The sum of kinetic and potential Energy can also be assumed to be conserved for a satellite. This being the case, show that for those two positions, $v_av_p(r_a + r_p) = 2gR^2$, where $R$ and $g$ are the radius and gravitational field strength at the surface of the body being orbited.
Getting Started
Hint 1: Gravitational potential energy is the integral of the gravitational force, and evaluates to a negative number, theoretically being zero when infinitely far away.
Hint 2: In the Newtonian gravitational field equation, it can be shown that $GM = gR^2$. That assumes a spherical body of course.
Student Solutions
Conserving energy, $(1/2)mv_a^2 - GMm/r_a = (1/2)mv_p^2 - GMm/r_p$.

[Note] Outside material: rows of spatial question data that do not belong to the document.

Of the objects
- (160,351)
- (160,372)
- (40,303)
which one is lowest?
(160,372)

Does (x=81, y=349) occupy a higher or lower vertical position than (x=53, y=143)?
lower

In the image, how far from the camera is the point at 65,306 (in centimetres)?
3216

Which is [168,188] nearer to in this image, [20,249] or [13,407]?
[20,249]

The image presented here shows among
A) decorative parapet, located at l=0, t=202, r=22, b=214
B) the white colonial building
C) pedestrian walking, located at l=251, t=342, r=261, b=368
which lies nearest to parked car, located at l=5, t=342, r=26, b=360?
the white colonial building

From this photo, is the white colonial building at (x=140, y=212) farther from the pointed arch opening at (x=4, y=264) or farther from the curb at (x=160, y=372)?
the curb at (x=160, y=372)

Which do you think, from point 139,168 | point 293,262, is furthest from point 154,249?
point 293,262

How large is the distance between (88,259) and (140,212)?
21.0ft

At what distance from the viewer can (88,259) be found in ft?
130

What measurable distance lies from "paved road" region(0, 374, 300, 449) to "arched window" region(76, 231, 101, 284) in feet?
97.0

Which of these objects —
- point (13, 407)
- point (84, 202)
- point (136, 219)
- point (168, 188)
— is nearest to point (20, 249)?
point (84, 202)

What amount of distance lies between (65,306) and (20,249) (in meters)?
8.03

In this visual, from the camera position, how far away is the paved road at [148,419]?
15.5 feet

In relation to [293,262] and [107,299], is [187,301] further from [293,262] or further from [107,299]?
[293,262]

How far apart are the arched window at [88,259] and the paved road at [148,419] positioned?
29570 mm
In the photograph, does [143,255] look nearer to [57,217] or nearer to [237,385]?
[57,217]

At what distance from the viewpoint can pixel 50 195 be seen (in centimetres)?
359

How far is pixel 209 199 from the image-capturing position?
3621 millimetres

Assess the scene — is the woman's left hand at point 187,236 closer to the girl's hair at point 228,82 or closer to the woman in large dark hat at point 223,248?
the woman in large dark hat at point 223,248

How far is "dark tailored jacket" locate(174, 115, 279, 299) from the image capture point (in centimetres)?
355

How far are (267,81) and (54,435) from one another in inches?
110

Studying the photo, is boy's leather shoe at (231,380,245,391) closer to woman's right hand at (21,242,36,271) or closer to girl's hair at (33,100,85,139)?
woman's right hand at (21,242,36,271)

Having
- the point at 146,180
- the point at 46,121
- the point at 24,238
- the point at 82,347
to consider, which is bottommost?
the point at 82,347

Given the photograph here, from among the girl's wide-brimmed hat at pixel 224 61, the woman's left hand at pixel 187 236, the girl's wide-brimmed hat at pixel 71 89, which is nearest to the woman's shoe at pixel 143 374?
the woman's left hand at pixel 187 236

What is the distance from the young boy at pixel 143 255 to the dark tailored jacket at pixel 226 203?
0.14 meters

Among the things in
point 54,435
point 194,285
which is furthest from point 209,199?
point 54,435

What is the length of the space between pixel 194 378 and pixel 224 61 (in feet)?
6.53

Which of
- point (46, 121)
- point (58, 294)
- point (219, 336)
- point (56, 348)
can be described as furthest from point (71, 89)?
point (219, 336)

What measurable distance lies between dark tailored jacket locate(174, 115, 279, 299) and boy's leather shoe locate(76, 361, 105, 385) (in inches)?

Conserving moment of momentum, $r_av_a = r_pv_p$.
And since $GM = gR^2$,
$v_a^2 - 2gR^2/r_a = v_p^2 - 2gR^2/r_p$.
And since $v_ar_a = v_pr_p$,
$$v_a^2 - v_p^2 = 2gR^2(1/r_a - 1/r_p)\;,$$
and
$$v_a^2 - v_p^2 = 2gR^2(v_a/v_pr_p - v_p/v_pr_p)\;.$$
And applying the difference between 2 squares,
$$(v_a + v_p)(v_a - v_p) = 2gR^2(v_a/v_pr_p - v_p/v_pr_p)\;,$$
$$v_pr_p(v_a + v_p) = 2gR^2\;.$$
Applying the moment of momentum relationship again,
$$v_pr_p(v_a + v_ar_a/r_p) = 2gR^2\;,$$ so
$$v_av_p(r_a + r_p) = 2gR^2\;,$$ as required.
I found this simple formula that combines conservation of energy and moment of momentum while studying 1st year engineering, and decided to remember it in case a relevant question came up in the exam, rather than deriving the conservation from first principles, to save time!